On Oct 10, 2005, at 12:01 AM, Paul Querna wrote:
Brian Pane wrote:
With the batch of commits I did this weekend, the Event MPM in
the async-dev Subversion branch now does write completion
in a nonblocking manner. Once an entire response has been
generated and passed to the output filter chain, the MPM's
poller/listener thread watches the connection for writability
events. When the connection becomes writable, the poller
thread sends it to one of the worker threads, which writes
some more output.
If the content has already been generated, why add the overhead of
the context switch/sending to another thread? Can't the same event
thread do a non-blocking write?
Once it finishes writing, then yes, we do require a context-switch
to another thread to do logging/cleanup.
I am mostly thinking about downloading a 1 gig file with the
current pattern against a slow client. A non-blocking write might
only do ~64k at a time, and causing 1 gig/64k context switches,
which seems less than optimal.
If I had to choose, I'd rather do the context switches than devote a
thread (and the associated stack space) to the connection until
the writes are finished--especially if the server is delivering a
thousand 1GB files to slow clients concurrently.

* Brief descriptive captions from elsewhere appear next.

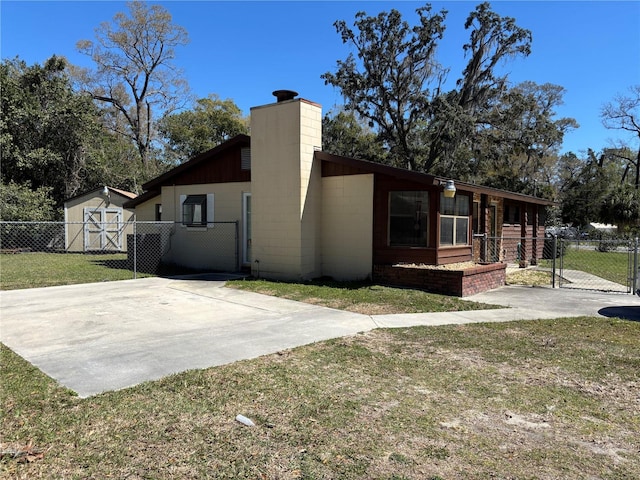 view of side of property with a storage shed, a lawn, concrete block siding, an outbuilding, and fence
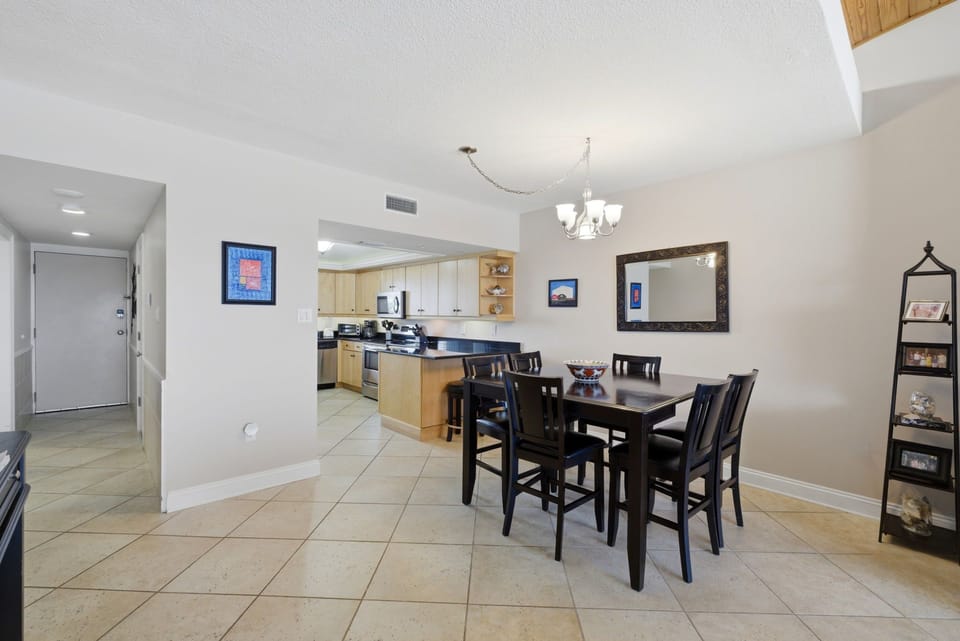 Shipwatch D803- A bright, open-plan space where your kitchen flows into the dining area, perfect for preparing and enjoying meals together. The elegant chandelier and thoughtful decor create a welcoming atmosphere for your vacation dining moments.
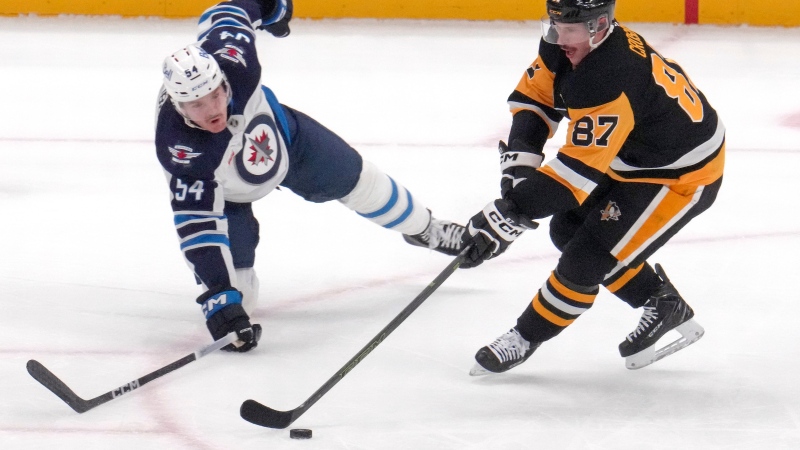 Pittsburgh Penguins' Sidney Crosby (87) is defended by Winnipeg Jets' Dylan Samberg (54) during the first period of an NHL hockey game Friday, Nov. 22, 2024, in Pittsburgh. (AP Photo/Gene J. Puskar)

However, it's probably possible to have _both_ a high ratio
of connections to threads (for scalability) and a low ratio of
context switches to megabytes delivered (for efficiency).
The Event MPM currently has to do a lot of context switching
because it detects events in one thread and processes them
in another. If we add async write completion to the
Leader/Followers MPM (or incorporate a leader/follower
thread model into Event), it should reduce the context
switches considerably.
...
- The main pollset in the Event MPM currently is sized to
hold up to one socket descriptor per worker thread. With
asynchronous keepalives and write completion, the pollset
should accommodate many descriptors per thread.
The pollset is auto-resizable. That number is just the maximum
number of events that will ever be returned by a single call to
_poll(). This number if perfect for the number of threads, since
we can never dispatch to more than the number of threads we have...
Ah, thanks. I missed that key point. It makes more sense now.